An eSIM is the same little processor that lives inside a regular SIM card, but soldered (or programmable) inside your phone. Here's what that actually means at checkout.
An eSIM is a small reprogrammable chip that does the same job a plastic SIM card does — identify your phone to a mobile network — but lives inside the device instead of being slid into a tray.
Two kinds of eSIM exist today:
- Embedded — soldered into the phone at the factory. Almost every flagship iPhone or Pixel sold since 2022 has one.
- Programmable — a physical card (like a 9eSIM) that supports the same GSMA SGP.22 protocol. You drop it in the SIM tray and write profiles to it from a phone app or USB reader.
Why anyone cares
Because once your phone has an eSIM, you can download a carrier "profile" instead of waiting for a piece of plastic to arrive in the mail. Land in Tokyo, scan a QR from the airport kiosk, you're online. That's the entire pitch.
The catch
Not every phone has an embedded eSIM, and the ones that do let exactly one third party (the carrier) write to it. If that carrier disappears, your unwritten profile slots disappear with it.

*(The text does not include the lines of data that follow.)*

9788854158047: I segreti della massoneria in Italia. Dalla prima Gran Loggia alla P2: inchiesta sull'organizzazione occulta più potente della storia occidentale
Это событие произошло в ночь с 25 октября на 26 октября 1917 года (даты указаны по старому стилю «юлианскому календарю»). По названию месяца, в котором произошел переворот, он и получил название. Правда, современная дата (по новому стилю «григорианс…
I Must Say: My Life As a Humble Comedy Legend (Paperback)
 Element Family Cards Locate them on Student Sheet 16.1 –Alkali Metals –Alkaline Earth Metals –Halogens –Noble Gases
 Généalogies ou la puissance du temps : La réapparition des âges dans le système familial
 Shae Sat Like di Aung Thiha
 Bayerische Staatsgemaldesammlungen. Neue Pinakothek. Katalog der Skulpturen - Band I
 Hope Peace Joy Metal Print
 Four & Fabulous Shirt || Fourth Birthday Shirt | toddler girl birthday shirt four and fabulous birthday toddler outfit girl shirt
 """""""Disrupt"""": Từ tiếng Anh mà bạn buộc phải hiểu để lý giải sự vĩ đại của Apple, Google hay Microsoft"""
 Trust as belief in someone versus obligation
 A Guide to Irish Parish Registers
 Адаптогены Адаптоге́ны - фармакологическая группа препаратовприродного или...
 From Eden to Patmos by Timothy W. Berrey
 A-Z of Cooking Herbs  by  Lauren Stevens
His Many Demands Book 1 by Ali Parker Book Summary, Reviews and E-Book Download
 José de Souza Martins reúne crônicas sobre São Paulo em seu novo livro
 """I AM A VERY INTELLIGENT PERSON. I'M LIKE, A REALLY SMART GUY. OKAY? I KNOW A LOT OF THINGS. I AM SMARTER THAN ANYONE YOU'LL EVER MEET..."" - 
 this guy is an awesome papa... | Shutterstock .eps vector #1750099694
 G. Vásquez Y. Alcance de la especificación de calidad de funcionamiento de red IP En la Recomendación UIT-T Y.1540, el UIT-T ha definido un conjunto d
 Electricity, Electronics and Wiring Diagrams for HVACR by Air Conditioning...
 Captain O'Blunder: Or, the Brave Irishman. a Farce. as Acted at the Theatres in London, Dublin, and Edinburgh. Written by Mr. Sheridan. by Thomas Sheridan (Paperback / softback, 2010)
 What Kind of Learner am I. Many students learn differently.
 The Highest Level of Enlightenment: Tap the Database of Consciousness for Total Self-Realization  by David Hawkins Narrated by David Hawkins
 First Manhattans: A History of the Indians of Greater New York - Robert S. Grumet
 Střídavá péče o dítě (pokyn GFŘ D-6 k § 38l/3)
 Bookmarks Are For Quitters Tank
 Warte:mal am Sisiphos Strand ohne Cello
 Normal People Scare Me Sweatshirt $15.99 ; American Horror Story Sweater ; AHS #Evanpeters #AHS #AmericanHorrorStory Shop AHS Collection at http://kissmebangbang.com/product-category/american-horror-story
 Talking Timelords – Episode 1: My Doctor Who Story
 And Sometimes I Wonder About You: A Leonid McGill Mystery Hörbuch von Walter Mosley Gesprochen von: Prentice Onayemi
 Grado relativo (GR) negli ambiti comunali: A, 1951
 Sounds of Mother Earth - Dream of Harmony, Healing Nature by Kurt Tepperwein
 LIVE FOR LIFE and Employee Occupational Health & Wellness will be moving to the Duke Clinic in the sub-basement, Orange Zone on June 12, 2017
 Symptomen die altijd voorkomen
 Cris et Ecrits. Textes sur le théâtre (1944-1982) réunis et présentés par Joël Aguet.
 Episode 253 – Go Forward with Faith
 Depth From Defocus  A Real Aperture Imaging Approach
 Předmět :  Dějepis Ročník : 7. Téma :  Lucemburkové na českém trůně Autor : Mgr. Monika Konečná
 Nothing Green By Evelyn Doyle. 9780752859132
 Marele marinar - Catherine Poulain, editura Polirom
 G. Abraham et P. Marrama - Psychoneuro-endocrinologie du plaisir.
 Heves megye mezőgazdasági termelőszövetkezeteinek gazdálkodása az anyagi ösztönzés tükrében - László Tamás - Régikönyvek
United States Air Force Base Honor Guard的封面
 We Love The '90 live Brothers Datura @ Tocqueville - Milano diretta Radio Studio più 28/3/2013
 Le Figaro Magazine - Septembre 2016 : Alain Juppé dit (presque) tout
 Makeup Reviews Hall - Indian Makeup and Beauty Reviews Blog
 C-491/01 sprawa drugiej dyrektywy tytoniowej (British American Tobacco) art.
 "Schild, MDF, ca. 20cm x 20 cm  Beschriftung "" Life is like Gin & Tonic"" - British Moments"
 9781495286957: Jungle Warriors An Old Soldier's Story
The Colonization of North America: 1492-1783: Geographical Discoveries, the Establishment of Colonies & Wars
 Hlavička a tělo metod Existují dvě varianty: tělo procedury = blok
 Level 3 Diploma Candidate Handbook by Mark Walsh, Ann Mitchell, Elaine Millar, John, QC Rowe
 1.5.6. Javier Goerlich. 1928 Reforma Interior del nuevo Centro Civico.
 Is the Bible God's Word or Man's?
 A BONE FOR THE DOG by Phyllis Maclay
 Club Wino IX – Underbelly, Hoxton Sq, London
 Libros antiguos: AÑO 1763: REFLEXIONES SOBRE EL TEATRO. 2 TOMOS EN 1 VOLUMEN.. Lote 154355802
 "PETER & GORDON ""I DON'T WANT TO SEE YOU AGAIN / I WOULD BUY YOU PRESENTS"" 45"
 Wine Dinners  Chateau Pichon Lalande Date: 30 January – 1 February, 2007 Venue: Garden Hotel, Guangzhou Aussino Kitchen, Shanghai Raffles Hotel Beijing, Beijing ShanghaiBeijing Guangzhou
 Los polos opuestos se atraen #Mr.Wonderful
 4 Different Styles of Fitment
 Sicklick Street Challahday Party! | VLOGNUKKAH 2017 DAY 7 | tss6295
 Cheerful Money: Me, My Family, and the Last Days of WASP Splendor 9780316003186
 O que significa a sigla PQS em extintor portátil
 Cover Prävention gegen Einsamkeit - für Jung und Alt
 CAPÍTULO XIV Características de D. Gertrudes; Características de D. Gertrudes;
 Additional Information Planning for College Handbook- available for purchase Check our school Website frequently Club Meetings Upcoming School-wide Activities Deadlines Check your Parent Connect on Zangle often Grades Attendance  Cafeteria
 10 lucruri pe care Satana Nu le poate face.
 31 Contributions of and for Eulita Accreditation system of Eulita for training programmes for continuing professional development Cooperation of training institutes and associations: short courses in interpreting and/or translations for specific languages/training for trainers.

A programmable physical eSIM dodges that — it stores up to 50 profiles, accepts new ones from any standards-compliant provider, and keeps working when an individual brand shuts down. Same chip, more freedom.
Quick glossary
- Profile — one carrier's set of credentials. You can have many.
- LPA — Local Profile Assistant; the app that writes profiles to the chip.
- EID — the chip's unique 32-digit identifier. Like a SIM's ICCID, but per chip not per profile.
- QR / activation code — a string that tells the LPA where to fetch the new profile.
That's it. The technology is unglamorous; the convenience is real.